Excerpted text —
════════════════

# I made a space-themed spotify playlist (for my fursona)!



## Kosmo Kittypup (Feb 8, 2020)

i made *a playlist* for my good space boy, kosmo, a bit ago. and i'm still trying to add to it, but it's already nearing three hours long!





it mostly contains a lotta funky space disco, lotta 70's stuff, some 80's, a lotta corny tunes and a lotta stuff that's just nice to listen to. it's not that all of the songs pertain to him specifically (there's a song about a space trucker who's in love with a robot created for... erm, a specific purpose. that's definitely not what his job or role is) but it's stuff he would personally love and it gives the feeling of the setting he would be in. that sort of retrofuturism that's fun to dream about is the kind of reality he would live in. i hope someone out there likes it!


----------



## Raever (Feb 21, 2020)

I loved this!

Then again I'm a sucker for weird and wonderful things. I think disco fits into that group nicely.


----------



## Kosmo Kittypup (Feb 21, 2020)

Raever said:


> I loved this!

════════════════

Information supplied —
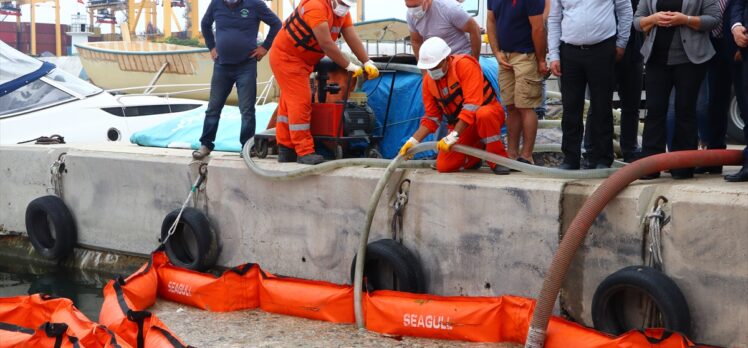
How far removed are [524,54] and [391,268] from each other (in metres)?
1.95

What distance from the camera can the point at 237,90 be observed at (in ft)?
27.5

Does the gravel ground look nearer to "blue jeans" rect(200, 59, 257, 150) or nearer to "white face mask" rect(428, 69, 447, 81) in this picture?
"white face mask" rect(428, 69, 447, 81)

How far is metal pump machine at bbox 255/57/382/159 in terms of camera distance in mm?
7625

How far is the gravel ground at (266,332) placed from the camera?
584cm

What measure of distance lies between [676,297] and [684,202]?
1.74 feet

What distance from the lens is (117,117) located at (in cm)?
1251

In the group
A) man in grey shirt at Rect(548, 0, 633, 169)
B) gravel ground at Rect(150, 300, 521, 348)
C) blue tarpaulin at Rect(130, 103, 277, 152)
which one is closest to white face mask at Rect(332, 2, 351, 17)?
man in grey shirt at Rect(548, 0, 633, 169)

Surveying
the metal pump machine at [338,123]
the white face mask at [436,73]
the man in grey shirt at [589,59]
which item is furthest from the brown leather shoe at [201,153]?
the man in grey shirt at [589,59]

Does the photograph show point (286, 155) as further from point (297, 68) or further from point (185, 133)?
point (185, 133)

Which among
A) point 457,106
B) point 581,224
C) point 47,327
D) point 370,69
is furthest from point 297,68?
point 581,224

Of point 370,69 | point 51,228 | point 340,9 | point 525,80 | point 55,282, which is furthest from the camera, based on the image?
point 51,228

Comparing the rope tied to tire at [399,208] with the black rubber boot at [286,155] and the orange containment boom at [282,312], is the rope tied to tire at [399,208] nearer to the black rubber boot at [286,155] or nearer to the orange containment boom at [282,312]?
the orange containment boom at [282,312]

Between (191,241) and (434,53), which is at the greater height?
(434,53)

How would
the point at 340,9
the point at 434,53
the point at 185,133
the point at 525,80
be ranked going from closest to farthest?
1. the point at 434,53
2. the point at 525,80
3. the point at 340,9
4. the point at 185,133
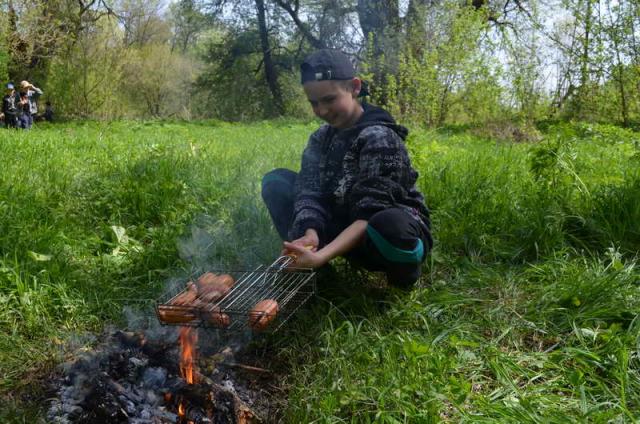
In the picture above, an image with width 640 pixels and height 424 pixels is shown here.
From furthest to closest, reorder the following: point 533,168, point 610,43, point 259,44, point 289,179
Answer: point 259,44, point 610,43, point 533,168, point 289,179

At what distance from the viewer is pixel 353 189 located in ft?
7.68

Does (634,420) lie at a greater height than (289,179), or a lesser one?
lesser

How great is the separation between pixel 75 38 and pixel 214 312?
20491 millimetres

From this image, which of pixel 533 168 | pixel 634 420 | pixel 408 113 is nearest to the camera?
pixel 634 420

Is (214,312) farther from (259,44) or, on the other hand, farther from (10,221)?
(259,44)

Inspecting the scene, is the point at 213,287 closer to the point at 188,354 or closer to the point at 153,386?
the point at 188,354

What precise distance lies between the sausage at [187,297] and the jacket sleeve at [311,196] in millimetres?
636

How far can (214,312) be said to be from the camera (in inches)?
68.7

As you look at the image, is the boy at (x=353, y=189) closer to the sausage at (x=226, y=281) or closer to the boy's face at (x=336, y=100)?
the boy's face at (x=336, y=100)

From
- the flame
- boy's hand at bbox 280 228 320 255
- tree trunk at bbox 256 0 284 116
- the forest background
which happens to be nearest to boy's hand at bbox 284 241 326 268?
boy's hand at bbox 280 228 320 255

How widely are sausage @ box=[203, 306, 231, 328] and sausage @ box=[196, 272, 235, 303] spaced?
98 millimetres

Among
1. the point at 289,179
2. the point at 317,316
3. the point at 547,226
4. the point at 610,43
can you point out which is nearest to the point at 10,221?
the point at 289,179

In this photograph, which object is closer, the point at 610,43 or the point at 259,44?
the point at 610,43

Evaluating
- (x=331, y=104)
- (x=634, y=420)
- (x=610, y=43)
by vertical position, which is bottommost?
(x=634, y=420)
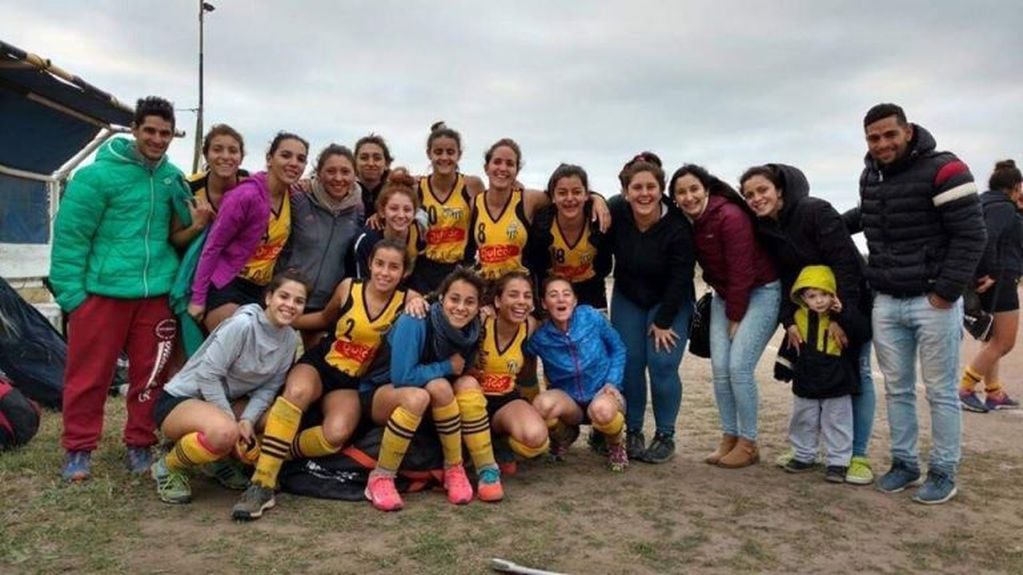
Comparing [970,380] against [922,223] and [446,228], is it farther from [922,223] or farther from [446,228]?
[446,228]

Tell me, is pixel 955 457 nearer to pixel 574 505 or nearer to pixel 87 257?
pixel 574 505

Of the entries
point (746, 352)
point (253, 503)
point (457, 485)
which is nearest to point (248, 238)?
point (253, 503)

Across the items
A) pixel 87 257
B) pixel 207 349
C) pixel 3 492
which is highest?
pixel 87 257

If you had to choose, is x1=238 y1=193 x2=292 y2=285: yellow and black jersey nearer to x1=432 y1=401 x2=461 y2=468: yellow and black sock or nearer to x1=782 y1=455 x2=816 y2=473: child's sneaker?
x1=432 y1=401 x2=461 y2=468: yellow and black sock

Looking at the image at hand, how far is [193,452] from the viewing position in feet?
12.3

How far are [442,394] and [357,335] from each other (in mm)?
596

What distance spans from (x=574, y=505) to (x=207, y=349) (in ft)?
6.77

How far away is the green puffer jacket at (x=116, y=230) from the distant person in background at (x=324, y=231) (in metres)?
0.66

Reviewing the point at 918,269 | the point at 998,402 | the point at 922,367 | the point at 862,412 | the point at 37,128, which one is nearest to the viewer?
the point at 918,269

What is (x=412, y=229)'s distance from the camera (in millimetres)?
4703

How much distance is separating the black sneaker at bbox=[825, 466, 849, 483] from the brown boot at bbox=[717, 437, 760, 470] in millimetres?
454

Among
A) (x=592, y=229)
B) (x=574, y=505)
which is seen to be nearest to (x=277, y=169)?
(x=592, y=229)

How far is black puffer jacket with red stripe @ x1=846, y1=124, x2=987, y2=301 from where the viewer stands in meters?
3.83

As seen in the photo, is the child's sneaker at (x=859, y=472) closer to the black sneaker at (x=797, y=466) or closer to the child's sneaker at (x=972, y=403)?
the black sneaker at (x=797, y=466)
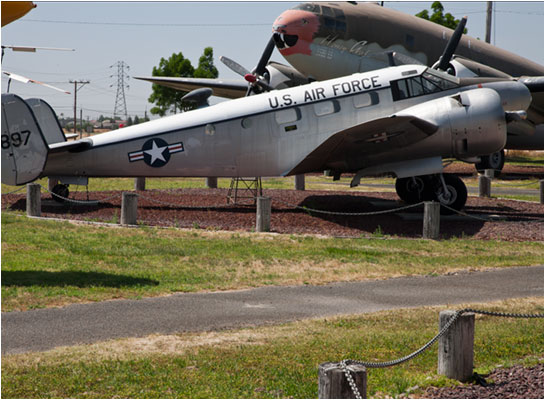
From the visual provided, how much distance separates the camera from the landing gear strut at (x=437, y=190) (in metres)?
20.8

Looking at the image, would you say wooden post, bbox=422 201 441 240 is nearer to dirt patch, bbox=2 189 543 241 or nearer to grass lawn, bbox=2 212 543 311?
grass lawn, bbox=2 212 543 311

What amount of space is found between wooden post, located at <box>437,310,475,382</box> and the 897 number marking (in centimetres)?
1444

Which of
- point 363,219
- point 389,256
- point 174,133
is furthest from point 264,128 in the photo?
point 389,256

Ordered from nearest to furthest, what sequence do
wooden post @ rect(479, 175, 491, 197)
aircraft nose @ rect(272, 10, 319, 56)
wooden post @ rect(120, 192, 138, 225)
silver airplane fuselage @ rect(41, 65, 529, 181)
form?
wooden post @ rect(120, 192, 138, 225)
silver airplane fuselage @ rect(41, 65, 529, 181)
wooden post @ rect(479, 175, 491, 197)
aircraft nose @ rect(272, 10, 319, 56)

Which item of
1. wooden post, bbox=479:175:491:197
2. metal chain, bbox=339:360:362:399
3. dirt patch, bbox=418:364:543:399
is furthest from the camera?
wooden post, bbox=479:175:491:197

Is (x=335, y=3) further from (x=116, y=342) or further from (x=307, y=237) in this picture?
(x=116, y=342)

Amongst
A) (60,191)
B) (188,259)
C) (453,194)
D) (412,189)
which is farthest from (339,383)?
(60,191)

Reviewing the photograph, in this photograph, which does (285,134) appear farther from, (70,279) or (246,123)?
(70,279)

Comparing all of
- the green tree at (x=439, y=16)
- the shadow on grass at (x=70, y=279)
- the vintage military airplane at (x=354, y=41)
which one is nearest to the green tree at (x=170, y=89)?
the green tree at (x=439, y=16)

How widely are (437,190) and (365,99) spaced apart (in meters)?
3.62

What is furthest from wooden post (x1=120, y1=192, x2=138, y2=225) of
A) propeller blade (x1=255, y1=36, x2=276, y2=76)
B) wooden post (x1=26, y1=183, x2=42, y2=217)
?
propeller blade (x1=255, y1=36, x2=276, y2=76)

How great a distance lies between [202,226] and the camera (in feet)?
61.3

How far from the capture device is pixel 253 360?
7984mm

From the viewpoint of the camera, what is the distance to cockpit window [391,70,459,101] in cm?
1995
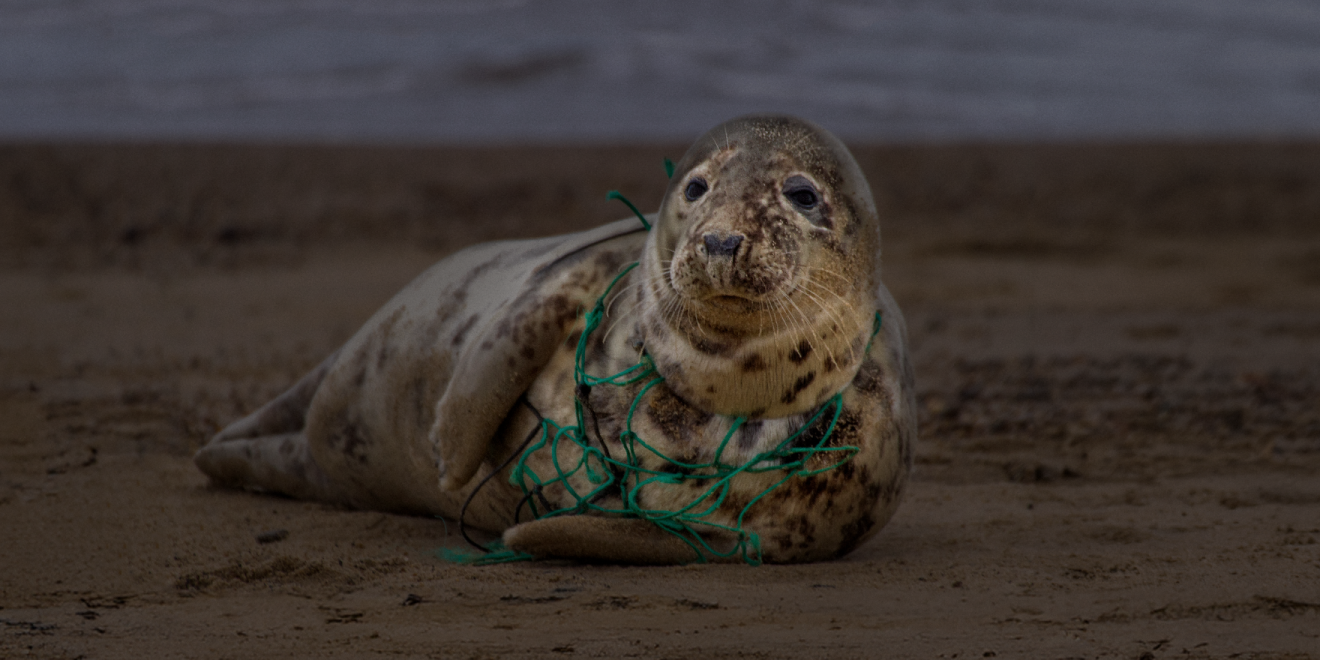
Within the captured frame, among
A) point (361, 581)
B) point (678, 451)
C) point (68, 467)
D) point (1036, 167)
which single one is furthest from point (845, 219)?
point (1036, 167)

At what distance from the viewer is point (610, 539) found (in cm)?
287

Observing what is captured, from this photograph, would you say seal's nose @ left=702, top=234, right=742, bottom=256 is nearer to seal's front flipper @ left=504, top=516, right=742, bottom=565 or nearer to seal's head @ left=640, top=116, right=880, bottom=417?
seal's head @ left=640, top=116, right=880, bottom=417

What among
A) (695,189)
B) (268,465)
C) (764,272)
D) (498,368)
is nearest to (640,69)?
(268,465)

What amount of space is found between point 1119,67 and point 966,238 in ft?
30.1

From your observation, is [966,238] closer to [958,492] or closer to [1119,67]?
[958,492]

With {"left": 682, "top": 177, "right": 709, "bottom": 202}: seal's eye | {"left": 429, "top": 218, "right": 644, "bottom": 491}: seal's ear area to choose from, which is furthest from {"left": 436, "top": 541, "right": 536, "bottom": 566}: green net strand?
{"left": 682, "top": 177, "right": 709, "bottom": 202}: seal's eye

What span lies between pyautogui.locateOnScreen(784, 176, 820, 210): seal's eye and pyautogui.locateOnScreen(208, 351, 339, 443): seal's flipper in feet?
4.92

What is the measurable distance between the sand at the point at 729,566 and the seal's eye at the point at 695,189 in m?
0.74

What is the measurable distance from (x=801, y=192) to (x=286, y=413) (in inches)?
68.8

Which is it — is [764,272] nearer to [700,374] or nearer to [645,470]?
[700,374]

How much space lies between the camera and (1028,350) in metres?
6.03

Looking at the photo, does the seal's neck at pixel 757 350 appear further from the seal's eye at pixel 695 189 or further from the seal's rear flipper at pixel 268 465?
the seal's rear flipper at pixel 268 465

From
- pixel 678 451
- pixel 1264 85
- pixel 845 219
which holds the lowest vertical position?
pixel 678 451

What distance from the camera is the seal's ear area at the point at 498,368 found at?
9.75 feet
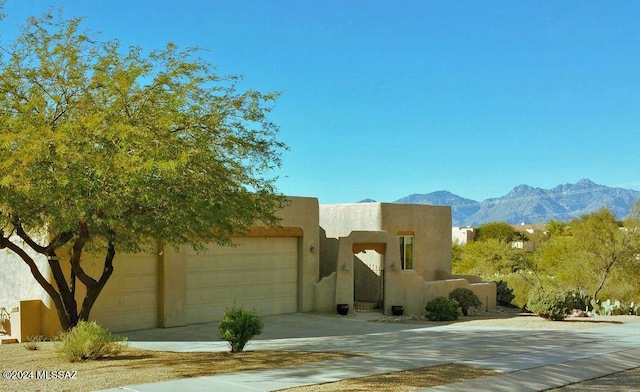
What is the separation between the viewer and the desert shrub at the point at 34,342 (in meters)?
16.6

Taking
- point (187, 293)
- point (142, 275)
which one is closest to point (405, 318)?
point (187, 293)

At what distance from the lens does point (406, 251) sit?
32688mm

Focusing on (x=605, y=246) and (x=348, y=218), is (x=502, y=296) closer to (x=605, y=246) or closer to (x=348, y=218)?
(x=605, y=246)

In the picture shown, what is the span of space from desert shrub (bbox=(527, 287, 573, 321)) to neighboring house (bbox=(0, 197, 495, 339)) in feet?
19.9

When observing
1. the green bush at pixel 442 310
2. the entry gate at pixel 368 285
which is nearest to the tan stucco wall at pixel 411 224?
the entry gate at pixel 368 285

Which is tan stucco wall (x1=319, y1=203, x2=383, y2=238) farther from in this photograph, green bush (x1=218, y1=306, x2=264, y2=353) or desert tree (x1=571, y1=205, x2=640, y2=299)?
green bush (x1=218, y1=306, x2=264, y2=353)

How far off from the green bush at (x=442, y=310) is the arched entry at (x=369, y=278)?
9.68 feet

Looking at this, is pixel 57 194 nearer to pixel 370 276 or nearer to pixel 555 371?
pixel 555 371

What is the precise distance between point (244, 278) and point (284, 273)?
203 cm

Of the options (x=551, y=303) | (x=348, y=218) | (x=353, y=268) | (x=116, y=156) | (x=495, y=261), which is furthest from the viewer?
(x=495, y=261)

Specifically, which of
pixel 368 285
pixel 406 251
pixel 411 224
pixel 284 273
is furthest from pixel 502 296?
pixel 284 273

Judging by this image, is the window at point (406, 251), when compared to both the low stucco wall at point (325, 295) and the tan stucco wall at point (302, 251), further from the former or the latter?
the tan stucco wall at point (302, 251)

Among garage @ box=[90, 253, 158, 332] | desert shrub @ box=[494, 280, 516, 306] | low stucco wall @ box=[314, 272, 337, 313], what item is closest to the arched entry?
low stucco wall @ box=[314, 272, 337, 313]

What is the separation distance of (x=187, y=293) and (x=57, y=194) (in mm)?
10021
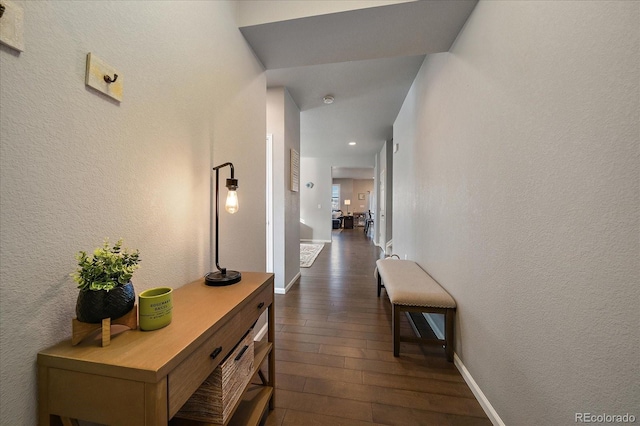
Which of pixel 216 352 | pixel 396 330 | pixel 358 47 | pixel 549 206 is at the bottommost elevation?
pixel 396 330

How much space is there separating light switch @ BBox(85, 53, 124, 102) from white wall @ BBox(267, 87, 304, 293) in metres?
2.20

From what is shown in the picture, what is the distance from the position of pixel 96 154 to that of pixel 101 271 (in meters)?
0.39

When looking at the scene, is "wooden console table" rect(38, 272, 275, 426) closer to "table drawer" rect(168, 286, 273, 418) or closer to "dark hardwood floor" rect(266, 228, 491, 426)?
"table drawer" rect(168, 286, 273, 418)

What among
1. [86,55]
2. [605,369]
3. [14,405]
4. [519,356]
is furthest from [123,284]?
[519,356]

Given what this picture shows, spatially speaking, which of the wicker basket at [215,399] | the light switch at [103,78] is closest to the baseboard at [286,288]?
the wicker basket at [215,399]

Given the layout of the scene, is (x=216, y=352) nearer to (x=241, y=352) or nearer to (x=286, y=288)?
(x=241, y=352)

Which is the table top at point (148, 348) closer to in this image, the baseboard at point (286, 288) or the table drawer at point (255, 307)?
the table drawer at point (255, 307)

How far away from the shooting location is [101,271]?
0.66m

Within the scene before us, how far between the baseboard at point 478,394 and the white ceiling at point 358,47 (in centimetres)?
231

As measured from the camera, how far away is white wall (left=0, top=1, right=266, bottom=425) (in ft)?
1.91

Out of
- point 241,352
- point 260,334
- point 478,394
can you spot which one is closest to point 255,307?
point 241,352

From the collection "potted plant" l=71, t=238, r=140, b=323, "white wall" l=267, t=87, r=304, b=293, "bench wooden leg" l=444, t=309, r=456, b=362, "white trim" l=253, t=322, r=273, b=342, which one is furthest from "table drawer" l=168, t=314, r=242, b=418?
"white wall" l=267, t=87, r=304, b=293

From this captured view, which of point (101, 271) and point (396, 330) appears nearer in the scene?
point (101, 271)

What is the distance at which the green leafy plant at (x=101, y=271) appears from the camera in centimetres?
64
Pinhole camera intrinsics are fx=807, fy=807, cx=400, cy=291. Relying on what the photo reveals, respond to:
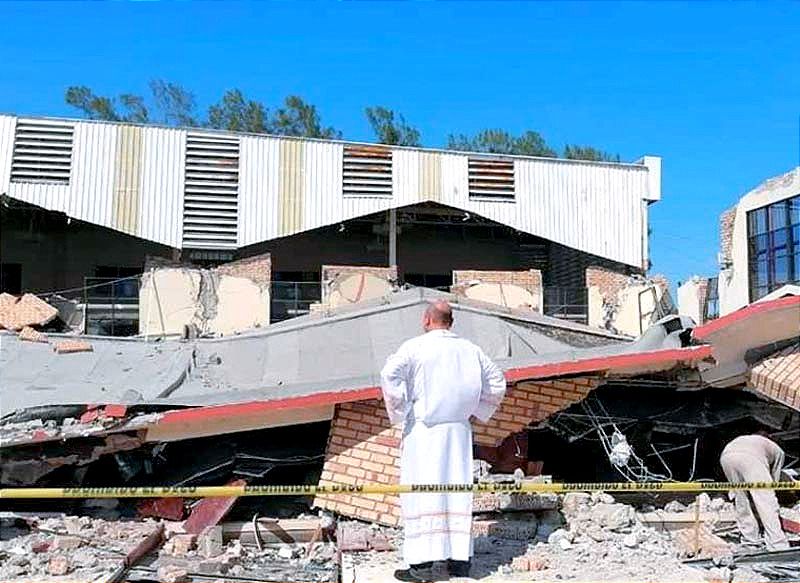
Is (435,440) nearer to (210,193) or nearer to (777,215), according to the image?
(210,193)

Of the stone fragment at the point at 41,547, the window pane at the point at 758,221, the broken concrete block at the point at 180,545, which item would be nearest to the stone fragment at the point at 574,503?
the broken concrete block at the point at 180,545

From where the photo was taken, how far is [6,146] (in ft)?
62.7

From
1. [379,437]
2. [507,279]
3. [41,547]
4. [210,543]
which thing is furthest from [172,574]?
[507,279]

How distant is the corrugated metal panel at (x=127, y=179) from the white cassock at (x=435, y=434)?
634 inches

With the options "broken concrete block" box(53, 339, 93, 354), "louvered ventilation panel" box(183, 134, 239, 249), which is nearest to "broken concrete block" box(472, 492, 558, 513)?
"broken concrete block" box(53, 339, 93, 354)

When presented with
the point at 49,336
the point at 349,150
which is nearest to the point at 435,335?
the point at 49,336

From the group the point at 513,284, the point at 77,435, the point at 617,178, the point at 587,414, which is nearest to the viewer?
the point at 77,435

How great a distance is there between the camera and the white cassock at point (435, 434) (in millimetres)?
4773

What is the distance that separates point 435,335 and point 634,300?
16580 millimetres

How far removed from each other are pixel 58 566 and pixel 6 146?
54.1ft

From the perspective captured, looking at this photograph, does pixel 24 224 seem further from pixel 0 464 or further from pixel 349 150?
pixel 0 464

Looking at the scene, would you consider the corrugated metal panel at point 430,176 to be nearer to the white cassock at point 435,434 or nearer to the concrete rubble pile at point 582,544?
the concrete rubble pile at point 582,544

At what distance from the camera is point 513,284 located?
19.5m

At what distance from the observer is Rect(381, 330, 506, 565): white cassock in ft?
15.7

════════════════

Exercise tasks —
a: Reproduce the passage of the playlist thread that begins at the words "## Raever (Feb" and stops after "Kittypup (Feb 21, 2020)".
b: Decide whether each statement agrees with the playlist thread, answering yes or no and quoting the words that settle it: (i) The playlist is already close to three hours long. (ii) Every song on the playlist is about Kosmo specifically. (iii) Raever counts disco among weird and wonderful things.
c: Pick up the playlist thread after its last line and continue it.
Nothing in the listing is needed for this work.

Task responses —
a:
## Raever (Feb 21, 2020)

I loved this!

Then again I'm a sucker for weird and wonderful things. I think disco fits into that group nicely.


----------



## Kosmo Kittypup (Feb 21, 2020)

b:
(i) Yes: "it's already nearing three hours long!"
(ii) No: "it's not that all of the songs pertain to him specifically"
(iii) Yes: "I think disco fits into that group nicely."

c:
> 
> Then again I'm a sucker for weird and wonderful things. I think disco fits into that group nicely.


thank you! in the process of making this playlist i found the band "ganymed", which is definitely very weird and wonderful. not even just the fact all the dudes in the group dress as aliens, but the songs in their first album are all super outlandish and strange in a fun way. the dee d jackson album "cosmic curves" is a hoot as well, being some sort of funky space story that goes all in on cheesiness. glad to have found em and put em in my playlist!


----------



## Shane the chocco doggo (Jun 16, 2020)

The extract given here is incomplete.